[Begin GIVEN RECORDS]
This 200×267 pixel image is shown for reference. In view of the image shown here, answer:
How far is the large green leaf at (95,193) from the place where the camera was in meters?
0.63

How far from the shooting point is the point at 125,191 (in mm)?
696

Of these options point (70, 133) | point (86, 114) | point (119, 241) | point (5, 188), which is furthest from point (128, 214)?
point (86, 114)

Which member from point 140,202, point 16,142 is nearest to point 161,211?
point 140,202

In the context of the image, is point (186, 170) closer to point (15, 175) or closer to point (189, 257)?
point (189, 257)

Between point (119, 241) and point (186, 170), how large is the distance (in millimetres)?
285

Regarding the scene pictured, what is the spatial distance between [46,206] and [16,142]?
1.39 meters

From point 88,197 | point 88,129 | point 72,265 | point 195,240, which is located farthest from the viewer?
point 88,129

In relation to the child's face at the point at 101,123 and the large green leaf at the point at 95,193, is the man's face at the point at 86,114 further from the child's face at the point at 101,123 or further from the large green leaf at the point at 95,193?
[End GIVEN RECORDS]
(WHAT IS NEEDED) Copy out the entire listing above with every request kept. Offset each number in the answers by 146, distances and point coordinates alike.

(IN RESPONSE)
This 200×267 pixel image is shown for reference. In view of the image shown here, answer:
How far is the large green leaf at (95,193) from the place where the camera was in meters?
146.63

How far from the shooting point is the point at 125,191 (in mm)?
842

Of these options point (70, 133) | point (86, 114) | point (119, 241) | point (5, 188), which is furthest from point (128, 214)?
point (232, 260)

Which member from point 140,202, point 16,142 is nearest to point 161,211?
point 286,348

In the context of the image, is point (186, 170) closer to point (15, 175) or closer to point (189, 257)?
point (335, 403)

Between point (119, 241) and point (186, 170), how large is the distance (in millimetres)?
431

Regarding the scene pictured, what is the spatial distance between [46,206] and [16,142]?
147.39 meters

From point 88,197 | point 88,129 | point 72,265 | point 195,240, which is located farthest from the viewer?
point 234,275

In relation to the child's face at the point at 101,123 and the large green leaf at the point at 95,193, is the man's face at the point at 86,114 further from the child's face at the point at 101,123 or further from the large green leaf at the point at 95,193?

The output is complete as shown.